Supplied information START
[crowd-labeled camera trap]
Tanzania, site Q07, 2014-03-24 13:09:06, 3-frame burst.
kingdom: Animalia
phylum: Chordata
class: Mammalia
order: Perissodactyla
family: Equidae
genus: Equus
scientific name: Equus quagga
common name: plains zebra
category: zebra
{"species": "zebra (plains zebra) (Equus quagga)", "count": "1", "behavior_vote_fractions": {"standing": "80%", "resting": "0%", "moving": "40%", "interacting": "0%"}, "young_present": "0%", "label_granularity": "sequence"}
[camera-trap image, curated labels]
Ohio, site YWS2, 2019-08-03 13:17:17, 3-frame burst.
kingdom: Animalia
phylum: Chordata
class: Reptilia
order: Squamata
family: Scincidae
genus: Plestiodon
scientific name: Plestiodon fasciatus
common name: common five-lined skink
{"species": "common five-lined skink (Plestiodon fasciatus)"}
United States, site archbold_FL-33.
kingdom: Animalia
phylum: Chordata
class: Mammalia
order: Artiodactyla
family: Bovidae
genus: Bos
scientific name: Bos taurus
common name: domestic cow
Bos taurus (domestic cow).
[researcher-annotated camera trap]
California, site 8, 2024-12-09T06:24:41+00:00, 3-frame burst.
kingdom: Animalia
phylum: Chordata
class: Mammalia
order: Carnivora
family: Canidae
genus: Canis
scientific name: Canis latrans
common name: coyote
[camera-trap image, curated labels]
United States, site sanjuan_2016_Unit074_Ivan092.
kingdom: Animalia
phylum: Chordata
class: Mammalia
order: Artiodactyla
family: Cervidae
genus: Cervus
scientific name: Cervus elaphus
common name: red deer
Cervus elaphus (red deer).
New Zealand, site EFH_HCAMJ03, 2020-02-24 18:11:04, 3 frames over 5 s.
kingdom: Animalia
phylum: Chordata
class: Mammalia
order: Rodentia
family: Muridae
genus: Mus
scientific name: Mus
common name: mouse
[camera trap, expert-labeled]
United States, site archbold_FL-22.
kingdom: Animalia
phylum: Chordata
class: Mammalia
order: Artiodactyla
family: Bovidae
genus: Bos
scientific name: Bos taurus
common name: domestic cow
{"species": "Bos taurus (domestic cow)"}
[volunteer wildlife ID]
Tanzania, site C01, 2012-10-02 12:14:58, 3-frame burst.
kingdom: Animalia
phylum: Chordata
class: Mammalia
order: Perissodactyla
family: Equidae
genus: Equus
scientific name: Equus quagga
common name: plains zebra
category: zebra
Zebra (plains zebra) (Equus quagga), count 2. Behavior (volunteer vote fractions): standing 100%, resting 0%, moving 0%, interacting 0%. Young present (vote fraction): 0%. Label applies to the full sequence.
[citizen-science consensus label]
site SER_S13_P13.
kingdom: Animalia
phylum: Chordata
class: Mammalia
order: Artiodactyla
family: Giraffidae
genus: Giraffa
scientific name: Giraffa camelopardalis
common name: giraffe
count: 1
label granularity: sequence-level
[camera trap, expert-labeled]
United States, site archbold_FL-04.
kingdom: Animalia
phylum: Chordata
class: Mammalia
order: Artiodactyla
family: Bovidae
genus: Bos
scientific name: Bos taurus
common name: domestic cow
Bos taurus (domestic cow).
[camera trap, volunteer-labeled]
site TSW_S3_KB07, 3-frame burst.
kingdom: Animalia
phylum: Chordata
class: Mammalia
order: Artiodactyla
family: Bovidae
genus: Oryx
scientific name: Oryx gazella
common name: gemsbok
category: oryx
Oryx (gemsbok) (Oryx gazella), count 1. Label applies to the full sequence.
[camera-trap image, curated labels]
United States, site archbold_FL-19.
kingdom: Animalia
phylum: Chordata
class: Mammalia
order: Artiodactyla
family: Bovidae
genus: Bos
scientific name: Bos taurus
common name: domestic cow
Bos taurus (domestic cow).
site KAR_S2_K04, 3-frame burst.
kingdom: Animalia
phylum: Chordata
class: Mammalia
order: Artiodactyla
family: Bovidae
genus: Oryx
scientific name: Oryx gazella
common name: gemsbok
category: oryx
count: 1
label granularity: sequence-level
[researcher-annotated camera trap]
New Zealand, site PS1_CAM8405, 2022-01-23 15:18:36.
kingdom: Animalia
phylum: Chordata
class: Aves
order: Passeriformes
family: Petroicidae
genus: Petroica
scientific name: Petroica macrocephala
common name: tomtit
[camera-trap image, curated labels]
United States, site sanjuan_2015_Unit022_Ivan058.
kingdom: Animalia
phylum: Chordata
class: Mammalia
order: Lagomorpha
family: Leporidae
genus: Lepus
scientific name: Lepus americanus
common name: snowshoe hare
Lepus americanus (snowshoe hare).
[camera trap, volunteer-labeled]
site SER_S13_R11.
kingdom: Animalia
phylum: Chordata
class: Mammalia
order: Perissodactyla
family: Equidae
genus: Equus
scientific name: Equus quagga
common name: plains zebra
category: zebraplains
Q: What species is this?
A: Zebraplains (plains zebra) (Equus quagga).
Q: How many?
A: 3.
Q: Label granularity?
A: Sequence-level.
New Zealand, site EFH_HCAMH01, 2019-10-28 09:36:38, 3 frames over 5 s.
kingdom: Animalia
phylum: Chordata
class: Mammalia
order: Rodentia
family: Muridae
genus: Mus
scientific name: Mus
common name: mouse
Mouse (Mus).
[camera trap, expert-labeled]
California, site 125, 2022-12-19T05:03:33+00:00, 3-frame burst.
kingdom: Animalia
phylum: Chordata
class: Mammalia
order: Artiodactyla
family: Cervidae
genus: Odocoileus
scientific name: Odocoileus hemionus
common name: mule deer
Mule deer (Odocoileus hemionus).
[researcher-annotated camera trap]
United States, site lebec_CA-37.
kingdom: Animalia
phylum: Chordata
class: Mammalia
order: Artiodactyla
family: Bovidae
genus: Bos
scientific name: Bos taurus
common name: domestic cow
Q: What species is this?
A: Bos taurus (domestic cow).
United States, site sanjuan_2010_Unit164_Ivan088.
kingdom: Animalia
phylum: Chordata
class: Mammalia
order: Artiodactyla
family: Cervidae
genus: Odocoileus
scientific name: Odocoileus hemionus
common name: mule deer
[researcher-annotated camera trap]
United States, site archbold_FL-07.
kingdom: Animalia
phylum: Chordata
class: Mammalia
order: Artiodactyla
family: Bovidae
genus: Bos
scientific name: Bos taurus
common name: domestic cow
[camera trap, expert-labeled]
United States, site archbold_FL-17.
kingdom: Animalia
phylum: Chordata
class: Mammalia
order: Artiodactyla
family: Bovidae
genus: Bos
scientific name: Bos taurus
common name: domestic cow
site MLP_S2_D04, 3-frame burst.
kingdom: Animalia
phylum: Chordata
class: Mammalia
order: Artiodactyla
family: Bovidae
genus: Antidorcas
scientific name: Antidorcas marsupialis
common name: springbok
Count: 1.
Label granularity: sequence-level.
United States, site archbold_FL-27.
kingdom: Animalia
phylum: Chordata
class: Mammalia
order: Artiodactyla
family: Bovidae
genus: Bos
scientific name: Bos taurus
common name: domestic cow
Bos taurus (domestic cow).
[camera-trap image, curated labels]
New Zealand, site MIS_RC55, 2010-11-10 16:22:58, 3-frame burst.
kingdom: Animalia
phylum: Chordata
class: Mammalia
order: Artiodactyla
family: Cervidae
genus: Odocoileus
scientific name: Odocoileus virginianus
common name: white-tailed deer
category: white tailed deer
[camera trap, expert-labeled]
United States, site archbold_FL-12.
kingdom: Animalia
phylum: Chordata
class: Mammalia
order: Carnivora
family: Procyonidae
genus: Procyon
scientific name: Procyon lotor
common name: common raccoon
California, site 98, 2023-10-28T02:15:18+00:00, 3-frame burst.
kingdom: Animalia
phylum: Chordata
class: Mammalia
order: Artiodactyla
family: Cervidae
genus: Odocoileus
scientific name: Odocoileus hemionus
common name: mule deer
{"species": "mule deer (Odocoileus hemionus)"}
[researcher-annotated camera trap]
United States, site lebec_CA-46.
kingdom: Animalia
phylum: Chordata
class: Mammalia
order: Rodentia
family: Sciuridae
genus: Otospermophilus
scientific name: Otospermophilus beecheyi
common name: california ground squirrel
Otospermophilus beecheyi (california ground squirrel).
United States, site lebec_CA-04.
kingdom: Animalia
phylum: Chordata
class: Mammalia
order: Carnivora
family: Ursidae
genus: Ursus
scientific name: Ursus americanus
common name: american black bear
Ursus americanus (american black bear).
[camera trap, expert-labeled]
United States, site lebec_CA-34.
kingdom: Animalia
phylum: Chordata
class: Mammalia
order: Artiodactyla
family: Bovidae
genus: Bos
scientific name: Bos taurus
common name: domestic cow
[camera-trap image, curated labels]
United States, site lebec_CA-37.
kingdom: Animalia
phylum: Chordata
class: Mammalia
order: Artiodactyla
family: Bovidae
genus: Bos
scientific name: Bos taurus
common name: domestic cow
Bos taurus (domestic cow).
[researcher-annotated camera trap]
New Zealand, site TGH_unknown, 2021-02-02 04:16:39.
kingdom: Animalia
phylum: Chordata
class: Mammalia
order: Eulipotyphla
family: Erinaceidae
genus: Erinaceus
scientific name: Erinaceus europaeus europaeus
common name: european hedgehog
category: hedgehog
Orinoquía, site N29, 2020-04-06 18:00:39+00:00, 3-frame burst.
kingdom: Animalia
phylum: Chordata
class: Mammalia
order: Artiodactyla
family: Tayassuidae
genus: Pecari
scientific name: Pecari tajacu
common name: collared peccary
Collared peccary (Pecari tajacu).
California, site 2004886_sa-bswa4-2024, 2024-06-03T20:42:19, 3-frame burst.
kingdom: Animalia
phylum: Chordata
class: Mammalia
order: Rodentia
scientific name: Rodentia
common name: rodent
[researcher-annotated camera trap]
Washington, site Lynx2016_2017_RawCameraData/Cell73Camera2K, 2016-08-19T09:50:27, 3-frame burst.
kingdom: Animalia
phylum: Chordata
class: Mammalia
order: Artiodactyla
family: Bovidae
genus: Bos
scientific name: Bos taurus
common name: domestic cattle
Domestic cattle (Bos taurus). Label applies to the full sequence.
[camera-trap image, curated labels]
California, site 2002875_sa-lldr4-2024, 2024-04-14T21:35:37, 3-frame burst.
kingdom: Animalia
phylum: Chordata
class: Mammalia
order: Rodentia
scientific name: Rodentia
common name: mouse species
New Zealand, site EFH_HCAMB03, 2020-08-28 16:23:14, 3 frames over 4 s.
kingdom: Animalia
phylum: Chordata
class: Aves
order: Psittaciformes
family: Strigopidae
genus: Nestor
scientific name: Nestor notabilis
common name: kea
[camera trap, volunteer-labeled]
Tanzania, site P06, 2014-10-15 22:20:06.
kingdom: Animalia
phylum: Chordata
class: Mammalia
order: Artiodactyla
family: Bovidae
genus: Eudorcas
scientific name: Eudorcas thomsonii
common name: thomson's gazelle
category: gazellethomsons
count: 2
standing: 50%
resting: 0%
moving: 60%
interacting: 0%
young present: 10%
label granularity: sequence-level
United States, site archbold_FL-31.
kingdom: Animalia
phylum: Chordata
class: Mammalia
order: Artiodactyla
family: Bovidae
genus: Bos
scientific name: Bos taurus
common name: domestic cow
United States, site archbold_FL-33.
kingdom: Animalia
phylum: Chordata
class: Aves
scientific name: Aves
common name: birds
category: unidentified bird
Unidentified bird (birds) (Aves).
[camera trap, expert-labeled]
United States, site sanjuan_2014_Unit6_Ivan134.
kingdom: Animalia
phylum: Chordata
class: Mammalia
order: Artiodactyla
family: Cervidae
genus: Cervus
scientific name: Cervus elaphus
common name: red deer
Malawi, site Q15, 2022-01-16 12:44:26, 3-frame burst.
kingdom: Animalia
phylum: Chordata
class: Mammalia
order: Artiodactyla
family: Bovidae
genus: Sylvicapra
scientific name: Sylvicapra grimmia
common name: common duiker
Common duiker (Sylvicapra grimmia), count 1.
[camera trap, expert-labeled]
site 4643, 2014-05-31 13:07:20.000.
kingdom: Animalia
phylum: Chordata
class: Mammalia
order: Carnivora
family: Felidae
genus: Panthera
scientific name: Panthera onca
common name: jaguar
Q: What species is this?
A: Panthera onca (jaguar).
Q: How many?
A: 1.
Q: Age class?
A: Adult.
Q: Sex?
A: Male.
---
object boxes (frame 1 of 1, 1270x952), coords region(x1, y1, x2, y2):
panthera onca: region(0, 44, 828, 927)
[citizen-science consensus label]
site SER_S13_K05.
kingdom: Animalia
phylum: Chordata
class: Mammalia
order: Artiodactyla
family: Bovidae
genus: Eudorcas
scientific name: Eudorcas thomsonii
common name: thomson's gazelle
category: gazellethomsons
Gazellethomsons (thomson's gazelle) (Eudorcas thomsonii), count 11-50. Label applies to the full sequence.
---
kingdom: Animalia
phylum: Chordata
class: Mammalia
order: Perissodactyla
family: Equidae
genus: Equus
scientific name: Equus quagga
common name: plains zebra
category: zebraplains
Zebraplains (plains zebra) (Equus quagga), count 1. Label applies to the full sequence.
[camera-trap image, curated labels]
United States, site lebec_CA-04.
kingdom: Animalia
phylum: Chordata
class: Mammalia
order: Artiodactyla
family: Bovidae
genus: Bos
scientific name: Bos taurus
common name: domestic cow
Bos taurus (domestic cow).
Supplied information END
-- Prompt --
Wherever the line holding "category: white tailed deer" falls in the entries above, copy exactly from it through the line holding "scientific name: Otospermophilus beecheyi", inclusive, and add nothing.

-- Task solution --
category: white tailed deer
[camera trap, expert-labeled]
United States, site archbold_FL-12.
kingdom: Animalia
phylum: Chordata
class: Mammalia
order: Carnivora
family: Procyonidae
genus: Procyon
scientific name: Procyon lotor
common name: common raccoon
California, site 98, 2023-10-28T02:15:18+00:00, 3-frame burst.
kingdom: Animalia
phylum: Chordata
class: Mammalia
order: Artiodactyla
family: Cervidae
genus: Odocoileus
scientific name: Odocoileus hemionus
common name: mule deer
{"species": "mule deer (Odocoileus hemionus)"}
[researcher-annotated camera trap]
United States, site lebec_CA-46.
kingdom: Animalia
phylum: Chordata
class: Mammalia
order: Rodentia
family: Sciuridae
genus: Otospermophilus
scientific name: Otospermophilus beecheyi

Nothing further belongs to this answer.